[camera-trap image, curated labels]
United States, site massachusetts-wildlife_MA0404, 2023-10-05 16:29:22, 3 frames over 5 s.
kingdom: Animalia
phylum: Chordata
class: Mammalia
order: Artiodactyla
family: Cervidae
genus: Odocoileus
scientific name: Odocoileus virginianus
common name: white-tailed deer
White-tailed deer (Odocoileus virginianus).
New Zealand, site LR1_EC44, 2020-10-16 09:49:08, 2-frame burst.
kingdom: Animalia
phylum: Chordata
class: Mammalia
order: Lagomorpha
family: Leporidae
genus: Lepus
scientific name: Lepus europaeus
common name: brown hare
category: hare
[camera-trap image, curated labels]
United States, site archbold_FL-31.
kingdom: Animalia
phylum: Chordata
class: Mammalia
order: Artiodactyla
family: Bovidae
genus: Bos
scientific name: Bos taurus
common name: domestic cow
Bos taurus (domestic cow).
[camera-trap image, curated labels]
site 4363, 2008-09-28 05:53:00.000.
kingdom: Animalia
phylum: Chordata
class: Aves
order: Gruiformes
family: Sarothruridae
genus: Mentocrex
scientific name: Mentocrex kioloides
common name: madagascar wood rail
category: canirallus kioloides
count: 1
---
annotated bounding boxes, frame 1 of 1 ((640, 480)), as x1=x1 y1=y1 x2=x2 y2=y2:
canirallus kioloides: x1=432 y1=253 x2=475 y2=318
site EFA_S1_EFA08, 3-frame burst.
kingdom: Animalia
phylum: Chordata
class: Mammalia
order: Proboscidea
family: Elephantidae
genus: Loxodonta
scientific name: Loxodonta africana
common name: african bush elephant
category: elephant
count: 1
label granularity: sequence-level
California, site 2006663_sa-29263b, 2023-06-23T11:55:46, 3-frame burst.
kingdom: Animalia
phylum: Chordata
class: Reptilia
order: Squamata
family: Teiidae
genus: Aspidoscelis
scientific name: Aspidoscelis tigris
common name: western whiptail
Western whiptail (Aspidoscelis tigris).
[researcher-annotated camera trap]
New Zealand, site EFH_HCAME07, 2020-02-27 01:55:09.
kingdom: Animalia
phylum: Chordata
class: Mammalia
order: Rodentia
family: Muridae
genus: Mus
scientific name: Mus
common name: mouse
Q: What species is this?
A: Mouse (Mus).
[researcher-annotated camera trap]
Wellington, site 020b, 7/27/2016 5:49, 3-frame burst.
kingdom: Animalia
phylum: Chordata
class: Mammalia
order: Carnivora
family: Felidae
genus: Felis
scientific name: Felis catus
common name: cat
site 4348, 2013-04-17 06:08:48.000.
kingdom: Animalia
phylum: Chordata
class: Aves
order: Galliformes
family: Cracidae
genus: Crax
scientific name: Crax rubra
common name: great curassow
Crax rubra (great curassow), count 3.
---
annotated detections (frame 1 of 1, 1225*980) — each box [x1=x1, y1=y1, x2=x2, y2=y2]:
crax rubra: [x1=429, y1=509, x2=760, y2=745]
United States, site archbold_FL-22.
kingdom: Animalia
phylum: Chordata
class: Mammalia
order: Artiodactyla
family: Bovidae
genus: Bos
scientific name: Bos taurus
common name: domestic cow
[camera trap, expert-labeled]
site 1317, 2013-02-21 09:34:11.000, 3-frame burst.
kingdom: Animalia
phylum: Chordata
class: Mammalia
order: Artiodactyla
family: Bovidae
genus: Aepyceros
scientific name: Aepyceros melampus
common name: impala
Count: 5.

━━━━

TASK STATEMENT:
Taking the line that contains "common name: mouse" as the starting point, copy every line through the end of the listing exactly, and write nothing further.

RESPONSE:
common name: mouse
Q: What species is this?
A: Mouse (Mus).
[researcher-annotated camera trap]
Wellington, site 020b, 7/27/2016 5:49, 3-frame burst.
kingdom: Animalia
phylum: Chordata
class: Mammalia
order: Carnivora
family: Felidae
genus: Felis
scientific name: Felis catus
common name: cat
site 4348, 2013-04-17 06:08:48.000.
kingdom: Animalia
phylum: Chordata
class: Aves
order: Galliformes
family: Cracidae
genus: Crax
scientific name: Crax rubra
common name: great curassow
Crax rubra (great curassow), count 3.
---
annotated detections (frame 1 of 1, 1225*980) — each box [x1=x1, y1=y1, x2=x2, y2=y2]:
crax rubra: [x1=429, y1=509, x2=760, y2=745]
United States, site archbold_FL-22.
kingdom: Animalia
phylum: Chordata
class: Mammalia
order: Artiodactyla
family: Bovidae
genus: Bos
scientific name: Bos taurus
common name: domestic cow
[camera trap, expert-labeled]
site 1317, 2013-02-21 09:34:11.000, 3-frame burst.
kingdom: Animalia
phylum: Chordata
class: Mammalia
order: Artiodactyla
family: Bovidae
genus: Aepyceros
scientific name: Aepyceros melampus
common name: impala
Count: 5.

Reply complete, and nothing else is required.